PostgreSQL Partition Management Tool
Switch branches/tags
Nothing to show
Fetching latest commit…
Cannot retrieve the latest commit at this time.
Permalink
Failed to load latest commit information.
test
README.md
partmanteau.sql
rakefile

README.md

partmanteau

PostgreSQL Partition Management Tool

partmanteau is a set of tables and functions to simplify creation and deletion of partitions in PostgreSQL databases. It is most definitely not a complete solution, nor is it intended to be.

Background

There are many different ways to partition a table: range, list, and hash are three common ones. Each of these ways in turn has different tactics:

  • What is the type of the column in the range partition? Is it a timestamp, an integer, or some other type?
  • What hashing function is used to partition values? Which columns are arguments to the hashing function?
  • What columns contribute to the list items? How do the partitions correspond to the list items? Is it one-to-one or are some list items included in the same partition?
  • How often are partitions added? Timestamp-ranged partitions often add new partitions on a regular schedule. List partitions often have a fixed number of partitions corresponding to the list items and rarely changes.

More complex partitioning strategies can be implemented by combining different tactics: partition the table by list and then partition each of list item partitions by range.

Rather than try to solve the general problem of accomodating the large number of partitioning tactics, partmanteau leaves the partitioning function up to the developer.

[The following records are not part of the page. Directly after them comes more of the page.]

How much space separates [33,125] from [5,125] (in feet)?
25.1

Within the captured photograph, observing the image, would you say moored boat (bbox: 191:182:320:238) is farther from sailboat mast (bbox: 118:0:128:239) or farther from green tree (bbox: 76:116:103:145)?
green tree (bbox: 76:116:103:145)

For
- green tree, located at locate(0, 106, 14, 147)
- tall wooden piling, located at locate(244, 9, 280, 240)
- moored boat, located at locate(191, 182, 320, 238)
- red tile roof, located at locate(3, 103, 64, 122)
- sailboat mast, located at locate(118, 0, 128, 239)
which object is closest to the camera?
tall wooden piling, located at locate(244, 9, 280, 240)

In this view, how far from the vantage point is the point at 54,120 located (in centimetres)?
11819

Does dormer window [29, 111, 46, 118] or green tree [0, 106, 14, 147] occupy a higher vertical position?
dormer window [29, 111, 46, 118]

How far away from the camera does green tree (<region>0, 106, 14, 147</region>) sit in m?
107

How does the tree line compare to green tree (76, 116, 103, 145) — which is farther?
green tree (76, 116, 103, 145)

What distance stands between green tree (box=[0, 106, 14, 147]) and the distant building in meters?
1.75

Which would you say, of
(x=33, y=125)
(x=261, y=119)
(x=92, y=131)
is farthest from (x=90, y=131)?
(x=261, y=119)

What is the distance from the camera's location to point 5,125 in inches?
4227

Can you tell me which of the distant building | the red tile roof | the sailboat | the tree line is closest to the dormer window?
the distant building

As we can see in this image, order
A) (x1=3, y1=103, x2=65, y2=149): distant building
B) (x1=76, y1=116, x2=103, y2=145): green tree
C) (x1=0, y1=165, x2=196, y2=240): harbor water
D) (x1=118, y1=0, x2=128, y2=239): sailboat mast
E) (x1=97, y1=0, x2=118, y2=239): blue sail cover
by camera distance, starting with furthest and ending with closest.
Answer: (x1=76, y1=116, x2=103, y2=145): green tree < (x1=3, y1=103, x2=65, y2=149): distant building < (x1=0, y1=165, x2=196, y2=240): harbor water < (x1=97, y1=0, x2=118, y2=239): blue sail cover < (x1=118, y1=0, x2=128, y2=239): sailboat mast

So, what does partmanteau do?

partmanteau provides two functions and a (mental) framework for developing a partitioning strategy. The framework consists of clear steps which make partitioning formulaic rather than a process reinvented each time it's needed.

partmanteau API

The two functions provided by the partmanteau API are

  • partmanteau.create_table_partition
  • partmanteau.drop_table_partition_older_than
  • partmanteau.insert_statement

The partmanteau.create_table_partition function creates a new table, including appropriate indexes (including key constraints), check constraints, permissions and ownership, and table attributes such as FILLFACTOR. It does not include foreign keys as these may (or may not) reference tables which are themselves partitioned: determining the appropriate referenced partition is left to the developer. It also does not include comments as the easiest solution (copying the comment from the parent table) does not seem to add anything to the database schema.

CREATE FUNCTION
partmanteau.create_table_partition(in_schema_name text,
                                   in_table_name text,
                                   in_partition_name text,
                                   in_constraints text[],
                                   in_additional_commands text[],
                                   in_effective_at timestamp with time zone,
                                   OUT command TEXT)
  RETURNS SETOF text AS
$BODY$
/**
 *
 * This function provides a wrapper for common partition creation use cases.
 * It executes the partition definition returned from
 * partmanteau.table_partition_definition and performs the requisite
 * bookkeeping on the partition metadata tables.
 *
 * @author     Michael Glaesemann <michael.glaesemann@myyearbook.com>
 *
 * @param[IN]   in_schema_name     schema of the partitioned (parent) table
 * @param[IN]   in_table_name      name of the partitioned (parent) table
 * @param[IN]   in_partition_name  name for the table partition to be created
 * @param[IN]   in_constraints     Additional constraints (including the
 *                                 partitioning constraint) to be added to the
 *                                 table partition
 * @param[IN]   in_additional_commands  Additional commands to be run (such as
 *                                      trigger creation statements)
 * @param[IN]   in_effective_at    Timestamp for
 * @param[OUT]  command
 * @return
 *
 */

CREATE FUNCTION
partmanteau.drop_table_partition_older_than(in_schema_name text,
                                            in_table_name text,
                                            in_age interval)
  RETURNS boolean AS
$BODY$
/**
 *
 * This function drops the oldest partition for the given partitioned table that
 * has an effective_at age equal to or older than the given age. This is
 * primarily useful for timestamp-based range partitioned tables. It takes into
 * account effectve_at rather than the sort_key as the sort_key currently tracks
 * the order in which the partitions were created. The create_table_partition
 * code should probably be changed to update the sort_key to take into account
 * a set effective_at timestamp, but it does not currently do so.
 *
 * @author     Michael Glaesemann <michael.glaesemann@myyearbook.com>
 *
 * @param[IN]   in_schema_name  the schema of the partitioned table
 * @param[IN]   in_table_name   the name of the partitioned table
 * @param[IN]   in_age          the minimum age of the partition to drop
 * @param[OUT]
 * @return      TRUE upon successful delete from the partmanteau
 *              partition metadata tables
 *
 */

As of now, here's no general partmanteau.drop_table_partition function corresponding to partmanteau.create_table_partition. I haven't needed to use such a function yet as I rarely drop partitions unless they're ranged by a timestamp column and we're aging out old partitions.

Partitioning Framework

  1. List all table constraints as separate commands rather than as part of the CREATE TABLE statement. This makes it easier to determine which statements need to be included in the create_partition function.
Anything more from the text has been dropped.